*What is required:* In the data that follows, find the line containing "From the photo, which"; then quote that line and every line after it, exactly, through the last one.

*Raw records:*
::::

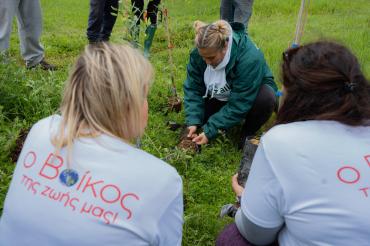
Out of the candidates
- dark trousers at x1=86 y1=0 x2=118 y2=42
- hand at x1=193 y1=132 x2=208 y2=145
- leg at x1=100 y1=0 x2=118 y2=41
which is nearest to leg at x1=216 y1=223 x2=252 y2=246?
hand at x1=193 y1=132 x2=208 y2=145

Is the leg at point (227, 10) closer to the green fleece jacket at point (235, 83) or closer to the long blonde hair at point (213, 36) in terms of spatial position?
the green fleece jacket at point (235, 83)

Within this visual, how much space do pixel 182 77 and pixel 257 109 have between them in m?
1.52

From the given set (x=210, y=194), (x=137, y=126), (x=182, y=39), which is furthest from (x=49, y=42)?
(x=137, y=126)

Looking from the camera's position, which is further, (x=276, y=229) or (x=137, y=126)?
(x=276, y=229)

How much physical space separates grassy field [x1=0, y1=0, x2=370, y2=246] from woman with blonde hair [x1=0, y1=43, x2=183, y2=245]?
3.01ft

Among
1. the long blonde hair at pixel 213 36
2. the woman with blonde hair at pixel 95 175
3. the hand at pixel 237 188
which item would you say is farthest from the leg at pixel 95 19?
the woman with blonde hair at pixel 95 175

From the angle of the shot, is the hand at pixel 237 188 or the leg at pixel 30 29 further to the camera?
the leg at pixel 30 29

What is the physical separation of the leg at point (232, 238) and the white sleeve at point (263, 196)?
0.77ft

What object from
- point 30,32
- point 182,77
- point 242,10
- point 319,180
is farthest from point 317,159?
point 242,10

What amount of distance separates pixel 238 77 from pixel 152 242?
7.06 ft

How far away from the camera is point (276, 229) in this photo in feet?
5.95

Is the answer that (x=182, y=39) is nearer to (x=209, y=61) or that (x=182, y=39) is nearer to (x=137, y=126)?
(x=209, y=61)

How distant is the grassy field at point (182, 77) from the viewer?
3014 millimetres

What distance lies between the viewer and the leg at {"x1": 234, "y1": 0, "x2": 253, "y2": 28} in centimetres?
550
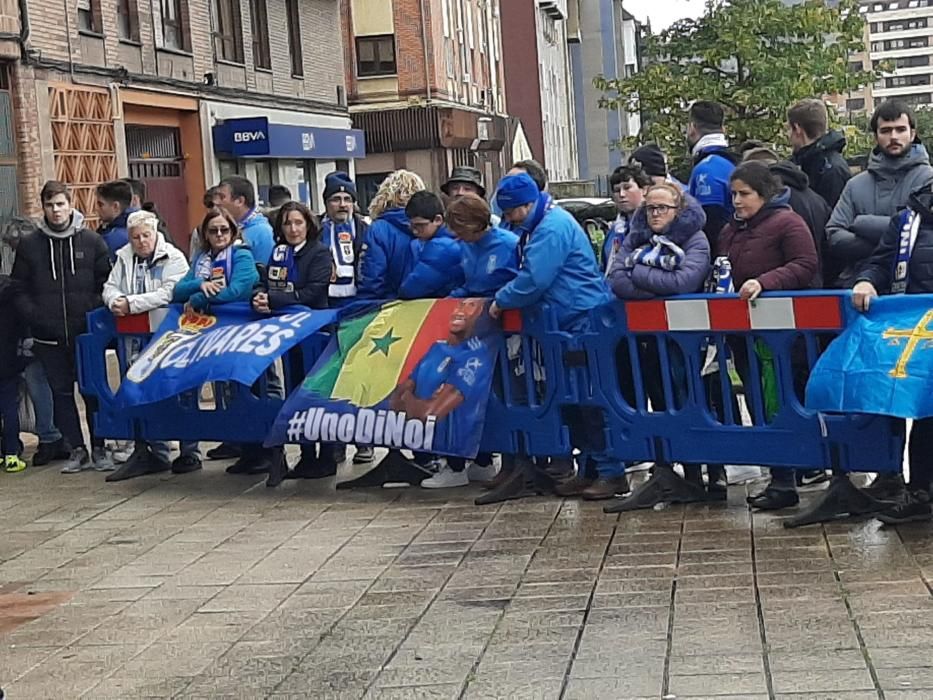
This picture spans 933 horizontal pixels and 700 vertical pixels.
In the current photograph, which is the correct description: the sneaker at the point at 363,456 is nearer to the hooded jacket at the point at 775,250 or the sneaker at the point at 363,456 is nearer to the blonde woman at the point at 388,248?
the blonde woman at the point at 388,248

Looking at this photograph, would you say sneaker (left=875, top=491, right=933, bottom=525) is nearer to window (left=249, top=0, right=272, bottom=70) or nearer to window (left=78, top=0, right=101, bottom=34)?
window (left=78, top=0, right=101, bottom=34)

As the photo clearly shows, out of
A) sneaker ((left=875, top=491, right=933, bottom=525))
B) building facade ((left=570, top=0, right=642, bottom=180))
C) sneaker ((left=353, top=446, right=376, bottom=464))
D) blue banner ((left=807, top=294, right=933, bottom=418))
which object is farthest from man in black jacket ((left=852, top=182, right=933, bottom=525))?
building facade ((left=570, top=0, right=642, bottom=180))

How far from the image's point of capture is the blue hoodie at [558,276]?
895 cm

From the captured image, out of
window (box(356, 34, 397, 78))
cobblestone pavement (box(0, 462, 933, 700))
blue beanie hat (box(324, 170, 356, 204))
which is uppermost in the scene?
window (box(356, 34, 397, 78))

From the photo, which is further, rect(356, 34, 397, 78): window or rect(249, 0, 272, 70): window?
rect(356, 34, 397, 78): window

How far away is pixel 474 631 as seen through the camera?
21.0ft

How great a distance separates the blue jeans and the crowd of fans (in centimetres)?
1

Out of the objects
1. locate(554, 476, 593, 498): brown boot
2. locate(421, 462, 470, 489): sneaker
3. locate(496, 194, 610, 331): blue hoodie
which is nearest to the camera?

::::

*Answer:*
From the photo, which is further, rect(356, 34, 397, 78): window or rect(249, 0, 272, 70): window?
rect(356, 34, 397, 78): window

How far away is pixel 474 631 as seen through the camera?
21.0ft

How great a distance separates the blue jeans and the crowd of fans (in centimetres)?
1

Out of the objects
1. locate(554, 476, 593, 498): brown boot
2. locate(421, 462, 470, 489): sneaker
3. locate(496, 194, 610, 331): blue hoodie
which is nearest to the camera?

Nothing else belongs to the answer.